In comparison with the general rhythm of the impulses which controls the whole life, the beat-rhythm is very insignificant, for it plays an important part only in the higher animals. A certain beat, it is true, can be observed in all forward movements by animals, because, in these, antagonistic movements of the limbs release one another in regular alternation. But there is nothing to indicate that the beat according to which these movements are set going, is fixed in the interior. On the contrary, the ease with which the limbs of the animal adapt themselves, in their to and fro movement, to the difficulties presented by the ground, depends on the lack of an internally fixed beat. As a rule, the free extension of the limbs takes place quicker than the pushing back of the ground, by which the body is driven forward.
The rhythm of the gait is, in most cases, so well adapted to the condition of the ground, because the excitation flows to the "antagonist," only when that is actually on the stretch.
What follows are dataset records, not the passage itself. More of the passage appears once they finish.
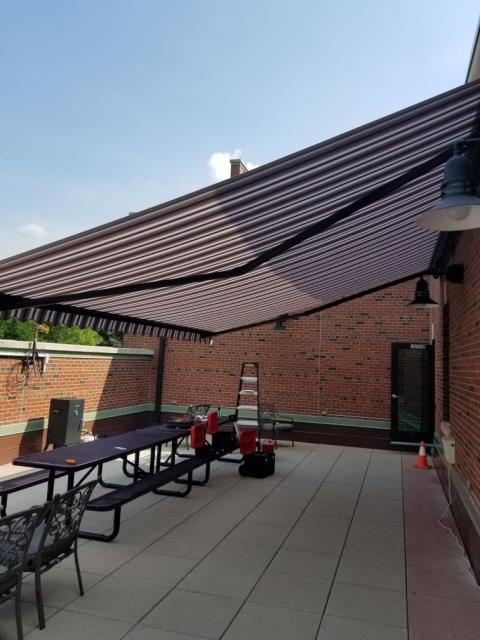 Fayetteville, NY - 20' WIDE SUNESTA AWNING INSTALLED OVER 2ND STORY BALCONY PATIO AREA.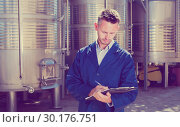 Купить «young friendly man working in winery and taking notes», фото № 30176751, снято 21 марта 2019 г. (c) Яков Филимонов / Фотобанк Лори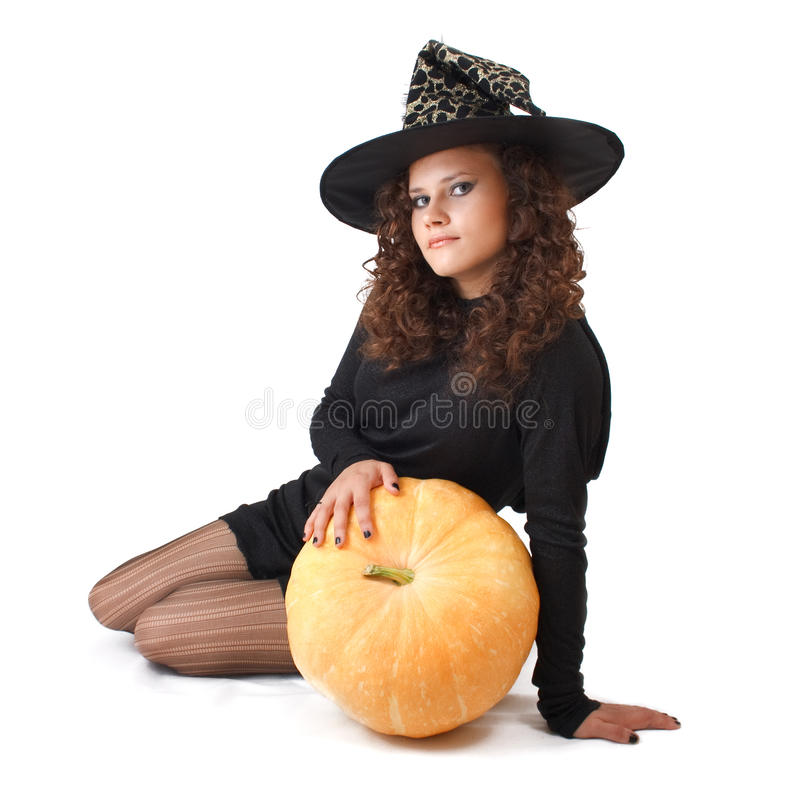 Witch and a pumpkin. royalty free stock photography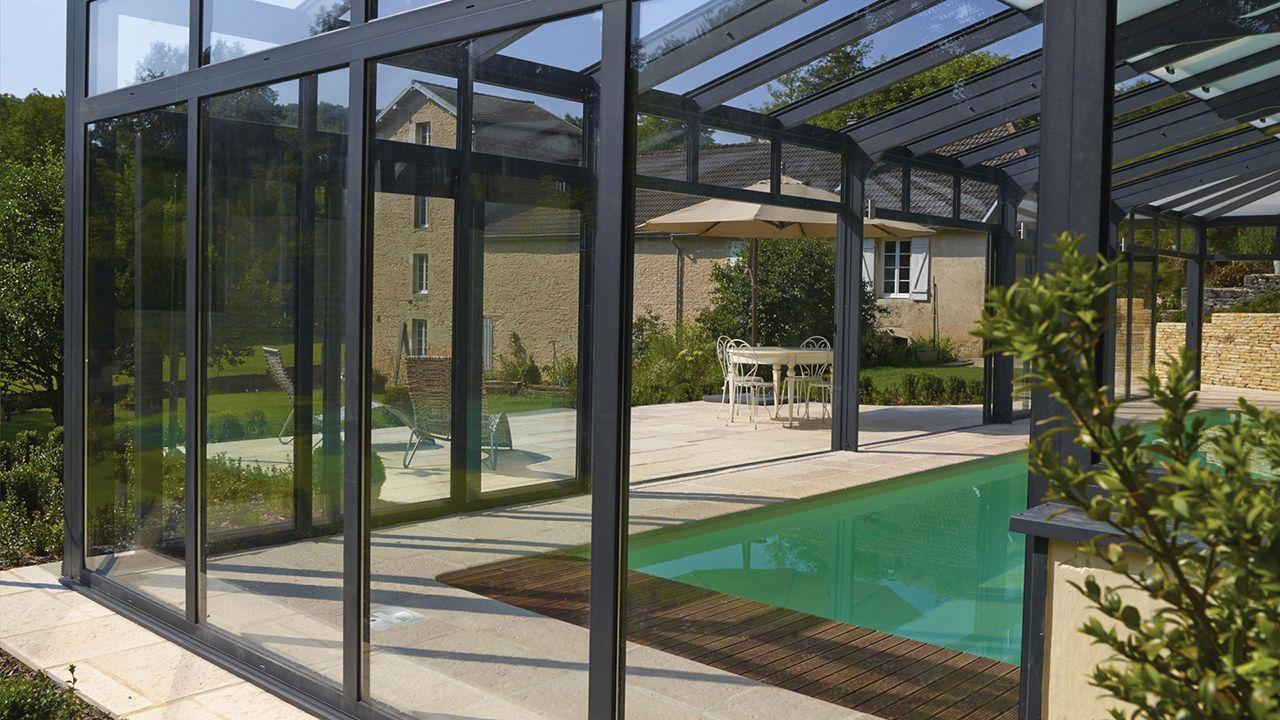Serre pour la piscine l 39 esprit piscine for Piscine avec veranda
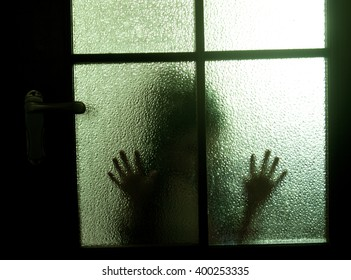Blurred silhouette of a child behind a glass door in the darkness (symbolizing sadness, loneliness, horror or fear)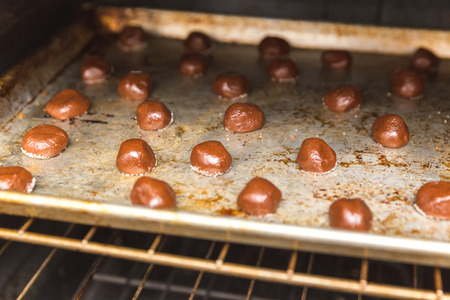 Raw chocolate cake balls in the oven, about to be baked.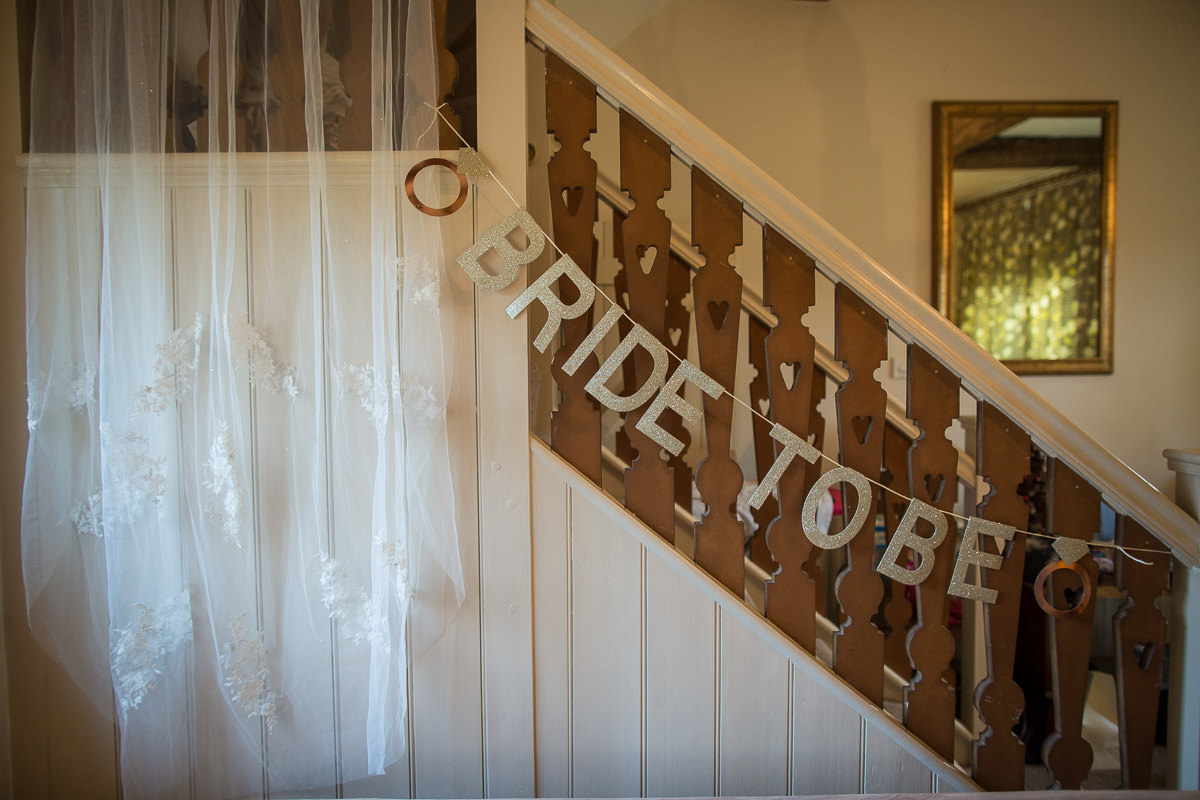 bride to be signage hanging on a staircase at combermere abbey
That happens, however, only when the " agonist " has contracted, and its representatives have been " locked " against excitation, while those of the extended antagonist are " unlocked."
The rate at which the extension and contraction in the muscles of the limbs alternate, depends in considerable degree on the obstacles on the path at the time, obstacles which the muscles must overcome by their contraction. If an internal beat were trying here to regulate the movements, this would only add to the difficulties.
We find an interiorly determined beat only in those effector organs that have always the same obstacle to overcome, such as the hearts of vertebrates, the margin of the umbrella of jelly-fishes and the wings of insects. The hearts of invertebrates move according to the general law of tension ; their beat, therefore, is not in constant dependence on the amount of blood they contain. The stroke of the wing in a bird is regulated all the time by the receptors, while in insects it is only the beginning and the end of the rhythmical wing-beat that depend on these ; the rhythm itself is quite automatically exerted from the wing-muscle centres.
The effector organs which preserve their own beat-rhythm have for this an arrangement of their own, which is expressed in the so-called "refractory period." The refractory period rhythmically lowers to zero the threshold-value for the regular waves of excitation flowing to the points where the nerves enter the muscles. In what the arrangement consists has not yet been ascertained.